PROBLEM TO SOLVE = Return every line of the records below that contains the string "shirt". Case counts.

MATERIAL TO PROCESS =
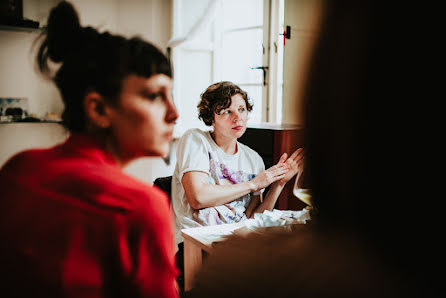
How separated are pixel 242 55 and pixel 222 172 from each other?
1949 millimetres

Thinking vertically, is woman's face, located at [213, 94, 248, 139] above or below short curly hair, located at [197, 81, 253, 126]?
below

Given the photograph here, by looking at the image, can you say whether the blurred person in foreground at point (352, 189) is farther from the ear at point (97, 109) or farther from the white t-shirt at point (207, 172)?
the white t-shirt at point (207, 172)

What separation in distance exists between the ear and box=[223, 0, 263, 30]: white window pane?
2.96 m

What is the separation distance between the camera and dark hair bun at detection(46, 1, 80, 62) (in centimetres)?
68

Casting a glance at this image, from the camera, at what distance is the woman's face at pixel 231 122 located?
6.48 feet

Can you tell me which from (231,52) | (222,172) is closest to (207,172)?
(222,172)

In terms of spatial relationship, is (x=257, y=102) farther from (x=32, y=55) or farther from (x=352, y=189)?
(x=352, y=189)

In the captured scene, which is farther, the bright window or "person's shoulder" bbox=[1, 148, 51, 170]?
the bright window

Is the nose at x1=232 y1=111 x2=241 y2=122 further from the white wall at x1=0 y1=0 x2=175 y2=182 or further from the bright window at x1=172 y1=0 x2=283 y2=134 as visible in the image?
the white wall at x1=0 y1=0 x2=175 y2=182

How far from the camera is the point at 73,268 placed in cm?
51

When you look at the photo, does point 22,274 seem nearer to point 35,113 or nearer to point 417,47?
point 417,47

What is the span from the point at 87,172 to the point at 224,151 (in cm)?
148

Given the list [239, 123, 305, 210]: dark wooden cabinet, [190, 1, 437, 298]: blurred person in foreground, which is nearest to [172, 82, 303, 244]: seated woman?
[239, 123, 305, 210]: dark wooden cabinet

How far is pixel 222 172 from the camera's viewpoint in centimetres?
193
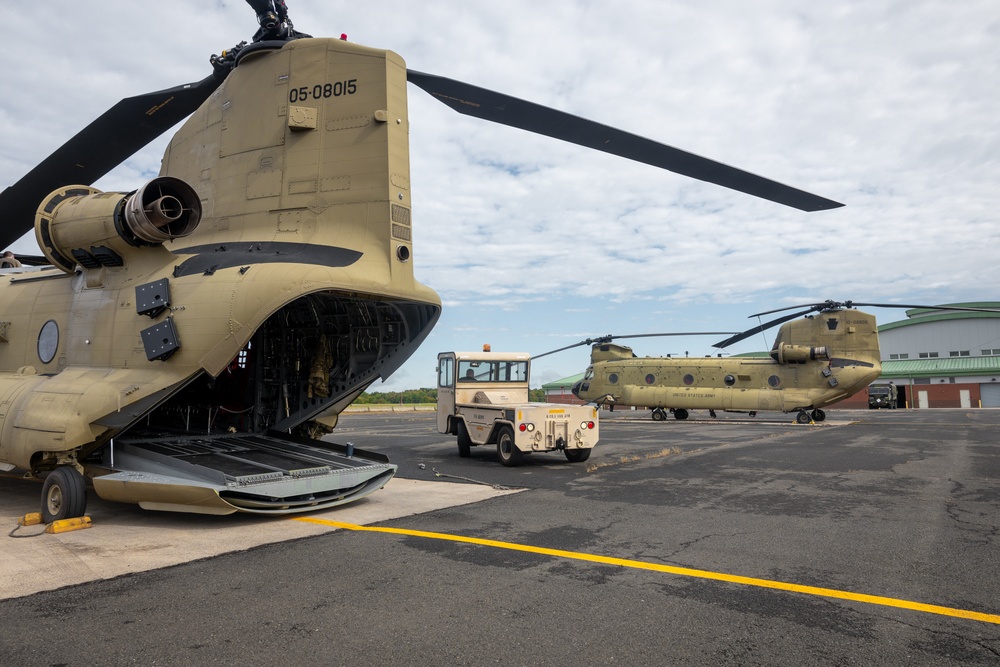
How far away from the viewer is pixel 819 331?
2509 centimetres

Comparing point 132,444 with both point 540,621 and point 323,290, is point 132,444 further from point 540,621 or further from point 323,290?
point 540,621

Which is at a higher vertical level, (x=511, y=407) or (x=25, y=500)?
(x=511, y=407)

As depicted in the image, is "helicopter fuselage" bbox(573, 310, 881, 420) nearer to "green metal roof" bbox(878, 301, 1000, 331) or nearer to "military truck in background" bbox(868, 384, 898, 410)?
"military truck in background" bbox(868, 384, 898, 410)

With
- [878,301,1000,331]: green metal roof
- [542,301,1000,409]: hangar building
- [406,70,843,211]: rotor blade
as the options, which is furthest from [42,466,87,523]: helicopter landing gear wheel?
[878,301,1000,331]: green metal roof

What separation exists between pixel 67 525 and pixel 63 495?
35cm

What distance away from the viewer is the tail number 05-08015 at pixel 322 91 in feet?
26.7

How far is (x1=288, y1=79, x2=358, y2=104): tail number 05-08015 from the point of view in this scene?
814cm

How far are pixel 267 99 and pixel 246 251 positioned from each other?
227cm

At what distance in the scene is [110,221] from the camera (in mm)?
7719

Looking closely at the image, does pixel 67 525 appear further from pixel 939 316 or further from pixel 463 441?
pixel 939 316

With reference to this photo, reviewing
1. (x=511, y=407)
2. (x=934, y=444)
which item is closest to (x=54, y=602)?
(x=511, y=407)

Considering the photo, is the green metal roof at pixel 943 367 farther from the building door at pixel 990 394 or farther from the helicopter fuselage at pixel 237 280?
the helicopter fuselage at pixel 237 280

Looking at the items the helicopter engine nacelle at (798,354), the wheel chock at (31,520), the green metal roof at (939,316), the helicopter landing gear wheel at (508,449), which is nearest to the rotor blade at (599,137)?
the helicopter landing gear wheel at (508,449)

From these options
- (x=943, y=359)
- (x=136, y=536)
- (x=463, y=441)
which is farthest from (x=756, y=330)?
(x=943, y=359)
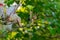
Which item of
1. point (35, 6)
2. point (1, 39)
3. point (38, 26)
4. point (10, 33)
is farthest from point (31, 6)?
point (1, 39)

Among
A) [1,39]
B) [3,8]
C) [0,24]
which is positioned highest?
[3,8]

==

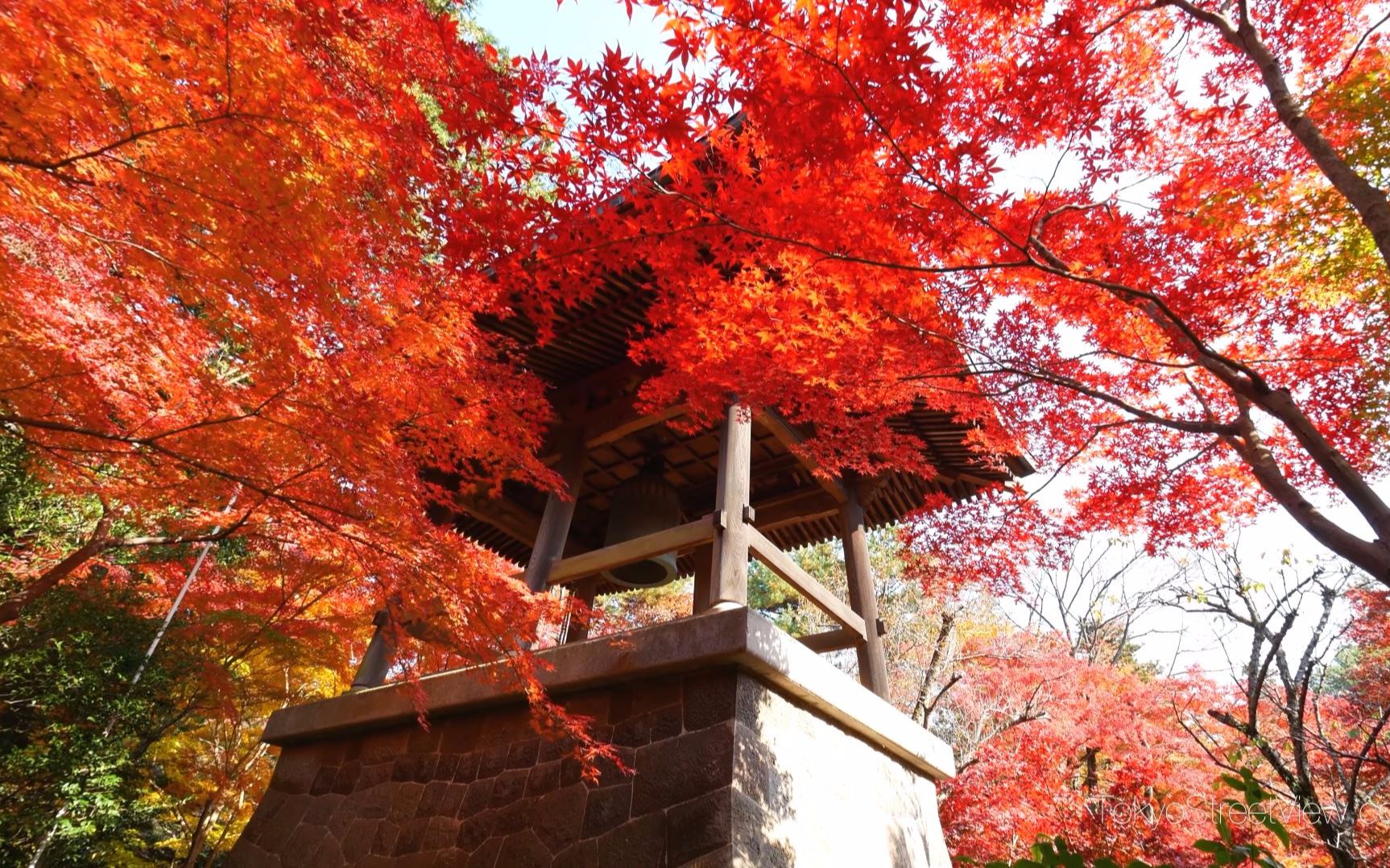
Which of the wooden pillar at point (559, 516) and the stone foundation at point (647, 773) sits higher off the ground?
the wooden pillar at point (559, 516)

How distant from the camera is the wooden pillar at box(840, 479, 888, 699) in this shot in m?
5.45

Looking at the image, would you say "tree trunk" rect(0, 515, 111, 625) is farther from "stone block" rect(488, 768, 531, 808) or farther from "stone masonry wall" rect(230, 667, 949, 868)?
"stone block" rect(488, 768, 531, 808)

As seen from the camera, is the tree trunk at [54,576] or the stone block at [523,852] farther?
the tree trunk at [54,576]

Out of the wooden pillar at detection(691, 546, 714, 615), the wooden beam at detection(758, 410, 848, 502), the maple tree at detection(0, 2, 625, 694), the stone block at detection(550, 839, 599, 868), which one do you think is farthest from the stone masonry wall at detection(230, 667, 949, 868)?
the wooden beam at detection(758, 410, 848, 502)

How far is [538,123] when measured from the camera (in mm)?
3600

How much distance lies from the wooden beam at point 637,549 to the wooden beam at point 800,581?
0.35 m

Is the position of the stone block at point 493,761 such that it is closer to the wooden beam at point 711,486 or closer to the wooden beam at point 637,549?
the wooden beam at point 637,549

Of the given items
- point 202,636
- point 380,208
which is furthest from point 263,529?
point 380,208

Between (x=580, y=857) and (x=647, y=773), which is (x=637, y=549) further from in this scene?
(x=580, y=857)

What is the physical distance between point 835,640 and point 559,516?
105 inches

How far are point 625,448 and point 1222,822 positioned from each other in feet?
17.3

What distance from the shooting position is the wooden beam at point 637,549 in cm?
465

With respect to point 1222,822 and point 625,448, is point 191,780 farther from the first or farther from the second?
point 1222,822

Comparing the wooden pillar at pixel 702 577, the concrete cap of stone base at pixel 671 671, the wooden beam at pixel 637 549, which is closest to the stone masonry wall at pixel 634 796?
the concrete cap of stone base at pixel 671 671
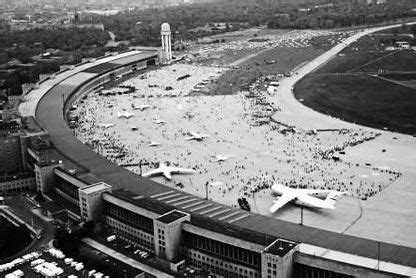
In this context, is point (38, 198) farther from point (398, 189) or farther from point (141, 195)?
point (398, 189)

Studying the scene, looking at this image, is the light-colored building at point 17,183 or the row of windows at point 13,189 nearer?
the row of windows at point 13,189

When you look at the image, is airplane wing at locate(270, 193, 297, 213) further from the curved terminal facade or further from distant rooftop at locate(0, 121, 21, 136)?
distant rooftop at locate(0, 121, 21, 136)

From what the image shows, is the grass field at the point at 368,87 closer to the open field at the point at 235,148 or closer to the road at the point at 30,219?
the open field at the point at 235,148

WRITTEN ANSWER =
Given the photograph here, by looking at the image, can you say whether the blurred person in foreground at point (352, 189) is farther from the ear at point (97, 109) or farther from the white t-shirt at point (207, 172)?
the white t-shirt at point (207, 172)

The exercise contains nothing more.